Work required » Present the following entries again, word for word and in full.

Input data »
----------

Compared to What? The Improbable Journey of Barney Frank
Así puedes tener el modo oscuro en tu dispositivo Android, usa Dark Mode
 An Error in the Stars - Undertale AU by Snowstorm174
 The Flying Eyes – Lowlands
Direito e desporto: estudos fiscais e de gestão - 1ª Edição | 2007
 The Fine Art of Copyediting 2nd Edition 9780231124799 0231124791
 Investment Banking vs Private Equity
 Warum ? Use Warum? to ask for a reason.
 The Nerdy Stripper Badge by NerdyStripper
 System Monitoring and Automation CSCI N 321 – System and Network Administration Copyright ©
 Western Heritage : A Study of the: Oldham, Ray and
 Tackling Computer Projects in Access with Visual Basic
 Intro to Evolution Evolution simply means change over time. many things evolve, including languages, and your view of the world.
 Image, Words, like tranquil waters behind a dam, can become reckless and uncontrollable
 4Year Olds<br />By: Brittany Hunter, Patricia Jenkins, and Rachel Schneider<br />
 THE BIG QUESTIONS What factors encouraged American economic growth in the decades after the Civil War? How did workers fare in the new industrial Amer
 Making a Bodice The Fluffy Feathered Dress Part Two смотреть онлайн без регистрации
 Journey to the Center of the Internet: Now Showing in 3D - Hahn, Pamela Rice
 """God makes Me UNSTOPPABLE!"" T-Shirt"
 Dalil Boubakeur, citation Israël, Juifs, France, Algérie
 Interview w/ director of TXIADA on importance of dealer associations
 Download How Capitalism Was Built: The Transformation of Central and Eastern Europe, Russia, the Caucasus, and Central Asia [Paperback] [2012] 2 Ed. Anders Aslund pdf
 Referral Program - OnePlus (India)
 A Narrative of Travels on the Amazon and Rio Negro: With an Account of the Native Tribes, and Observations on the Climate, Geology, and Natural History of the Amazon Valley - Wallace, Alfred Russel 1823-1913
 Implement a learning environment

----------

Answer section »
Compared to What? The Improbable Journey of Barney Frank
Así puedes tener el modo oscuro en tu dispositivo Android, usa Dark Mode
 An Error in the Stars - Undertale AU by Snowstorm174
 The Flying Eyes – Lowlands
Direito e desporto: estudos fiscais e de gestão - 1ª Edição | 2007
 The Fine Art of Copyediting 2nd Edition 9780231124799 0231124791
 Investment Banking vs Private Equity
 Warum ? Use Warum? to ask for a reason.
 The Nerdy Stripper Badge by NerdyStripper
 System Monitoring and Automation CSCI N 321 – System and Network Administration Copyright ©
 Western Heritage : A Study of the: Oldham, Ray and
 Tackling Computer Projects in Access with Visual Basic
 Intro to Evolution Evolution simply means change over time. many things evolve, including languages, and your view of the world.
 Image, Words, like tranquil waters behind a dam, can become reckless and uncontrollable
 4Year Olds<br />By: Brittany Hunter, Patricia Jenkins, and Rachel Schneider<br />
 THE BIG QUESTIONS What factors encouraged American economic growth in the decades after the Civil War? How did workers fare in the new industrial Amer
 Making a Bodice The Fluffy Feathered Dress Part Two смотреть онлайн без регистрации
 Journey to the Center of the Internet: Now Showing in 3D - Hahn, Pamela Rice
 """God makes Me UNSTOPPABLE!"" T-Shirt"
 Dalil Boubakeur, citation Israël, Juifs, France, Algérie
 Interview w/ director of TXIADA on importance of dealer associations
 Download How Capitalism Was Built: The Transformation of Central and Eastern Europe, Russia, the Caucasus, and Central Asia [Paperback] [2012] 2 Ed. Anders Aslund pdf
 Referral Program - OnePlus (India)
 A Narrative of Travels on the Amazon and Rio Negro: With an Account of the Native Tribes, and Observations on the Climate, Geology, and Natural History of the Amazon Valley - Wallace, Alfred Russel 1823-1913
 Implement a learning environment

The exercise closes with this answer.